Anaïs, elle, apprécie tout particulièrement les échographies, qu’elle pratique l’après-midi, pour vérifier que les vaches soient pleines. «Je me sens alors privilégiée. Je suis la première à voir ou sentir le veau dans le ventre de sa mère. En fonction de sa taille et de son développement, je peux estimer la date de fécondation. Un veau évolue tellement vite !» La récompense d’un travail bien accompli.
L’œil de l’agriculteur
Pour Sylvie Varain, installée en Gaec avec son frère à Béthencourt-sur-mer, un bon inséminateur est d’abord un professionnel qui a de la réussite dans l’insémination des vaches. «Mais le contact est aussi important», ajoute très vite l’éleveuse laitière. Elle fait appel à Gènes diffusion pour l’insémination de ses cinquante Prim’Holstein depuis de nombreuses années et a même, depuis quelque temps, recours aux échographies. «C’est de l’argent vite récupéré, car on sait tout de suite s’il faut recommencer ou pas, explique-t-elle. On perd beaucoup moins de temps.»
L’accouplement est aussi un avantage. «J’explique à l’inséminateur que cette vache a de mauvais aplomb, ou qu’une autre a des mamelles trop proches les unes des autres… Et on cherche pour chacune le taureau qui permettra d’améliorer ses défauts.»
Des paillettes sexées sont utilisées pour les génisses. «Mieux vaut une femelle au premier vêlage, car elles sont plus petites que les mâles donc plus faciles à sortir», assure Anaïs Dheilly.

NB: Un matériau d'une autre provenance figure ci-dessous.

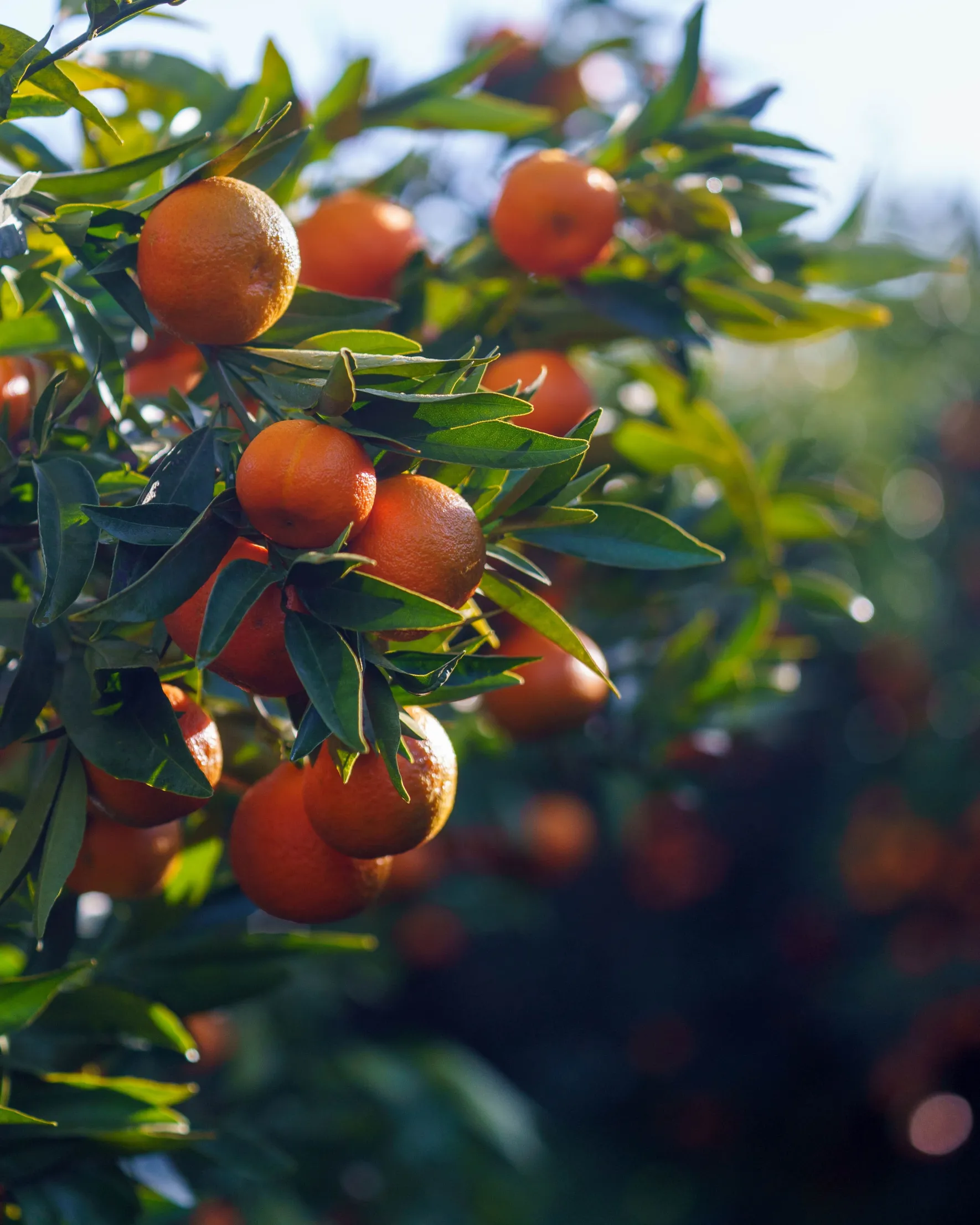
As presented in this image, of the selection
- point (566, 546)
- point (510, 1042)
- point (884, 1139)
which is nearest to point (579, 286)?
point (566, 546)

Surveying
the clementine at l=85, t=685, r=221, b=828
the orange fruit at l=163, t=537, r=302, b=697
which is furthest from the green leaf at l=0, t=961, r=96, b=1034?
the orange fruit at l=163, t=537, r=302, b=697

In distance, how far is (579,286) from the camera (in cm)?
103

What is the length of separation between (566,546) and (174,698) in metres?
0.27

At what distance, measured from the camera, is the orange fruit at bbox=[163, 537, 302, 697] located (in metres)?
0.62

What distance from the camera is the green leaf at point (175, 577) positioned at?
0.56 meters

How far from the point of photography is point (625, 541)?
0.75 m

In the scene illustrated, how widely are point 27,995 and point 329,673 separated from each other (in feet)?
1.17

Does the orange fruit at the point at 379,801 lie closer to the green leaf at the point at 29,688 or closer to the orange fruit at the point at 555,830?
the green leaf at the point at 29,688

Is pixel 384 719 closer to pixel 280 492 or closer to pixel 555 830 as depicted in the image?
pixel 280 492

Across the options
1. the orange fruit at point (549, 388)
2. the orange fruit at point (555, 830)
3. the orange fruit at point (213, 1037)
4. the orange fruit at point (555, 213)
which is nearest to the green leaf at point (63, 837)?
the orange fruit at point (549, 388)

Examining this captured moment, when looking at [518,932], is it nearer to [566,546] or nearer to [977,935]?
[977,935]

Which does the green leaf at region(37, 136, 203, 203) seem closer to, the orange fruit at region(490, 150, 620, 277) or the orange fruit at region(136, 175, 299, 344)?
the orange fruit at region(136, 175, 299, 344)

Mais pour les autres, Sylvie Varain a recours aux paillettes traditionnelles. «Elles sont moins chères, et le taux de réussite est supérieur.»
«L’agriculture est un milieu encore très masculin»
A-t-elle été surprise de voir une femme inséminatrice ? «J’en suis plutôt ravie ! Les femmes ont du mal à se faire une place dans le monde de l’agriculture encore très masculin. Une fille comme Anaïs, qui fait bien son travail, prouve qu’elle a sa place autant qu’un homme.»